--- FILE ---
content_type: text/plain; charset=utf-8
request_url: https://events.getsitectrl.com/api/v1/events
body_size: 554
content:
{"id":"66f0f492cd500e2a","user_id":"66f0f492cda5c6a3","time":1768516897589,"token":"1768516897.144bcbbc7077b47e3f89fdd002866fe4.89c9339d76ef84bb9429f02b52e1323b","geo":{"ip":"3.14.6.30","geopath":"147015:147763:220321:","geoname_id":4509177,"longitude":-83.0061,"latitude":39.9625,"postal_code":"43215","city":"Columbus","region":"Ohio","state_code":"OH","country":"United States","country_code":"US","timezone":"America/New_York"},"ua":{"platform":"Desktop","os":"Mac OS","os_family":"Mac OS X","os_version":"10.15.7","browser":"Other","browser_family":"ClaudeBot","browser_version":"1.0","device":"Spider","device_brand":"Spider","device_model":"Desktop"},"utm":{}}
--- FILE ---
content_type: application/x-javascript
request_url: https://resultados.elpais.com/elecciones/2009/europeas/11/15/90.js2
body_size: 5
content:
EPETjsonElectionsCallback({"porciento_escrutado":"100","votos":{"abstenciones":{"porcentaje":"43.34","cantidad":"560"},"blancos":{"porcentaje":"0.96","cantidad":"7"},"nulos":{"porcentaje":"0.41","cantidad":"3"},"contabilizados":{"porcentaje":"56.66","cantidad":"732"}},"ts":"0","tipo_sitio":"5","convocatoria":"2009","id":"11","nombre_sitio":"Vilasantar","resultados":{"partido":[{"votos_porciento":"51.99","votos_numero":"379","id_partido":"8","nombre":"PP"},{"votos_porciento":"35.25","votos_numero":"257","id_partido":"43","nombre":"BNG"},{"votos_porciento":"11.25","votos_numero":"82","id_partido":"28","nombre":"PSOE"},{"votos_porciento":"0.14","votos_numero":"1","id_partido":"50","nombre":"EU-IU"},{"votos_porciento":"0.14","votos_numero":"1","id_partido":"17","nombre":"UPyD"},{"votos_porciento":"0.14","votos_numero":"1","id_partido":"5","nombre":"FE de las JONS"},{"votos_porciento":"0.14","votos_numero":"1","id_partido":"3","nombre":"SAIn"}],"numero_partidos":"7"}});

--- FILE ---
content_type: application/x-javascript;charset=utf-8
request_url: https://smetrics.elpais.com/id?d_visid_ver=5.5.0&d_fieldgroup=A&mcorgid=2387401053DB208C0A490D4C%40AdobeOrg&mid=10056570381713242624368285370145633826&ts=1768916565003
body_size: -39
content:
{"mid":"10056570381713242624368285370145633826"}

* * *

REQUIRED WORK:
Among the lines of the listing above, count those that contain "charset" and give only the count.

ANSWER SPACE:
2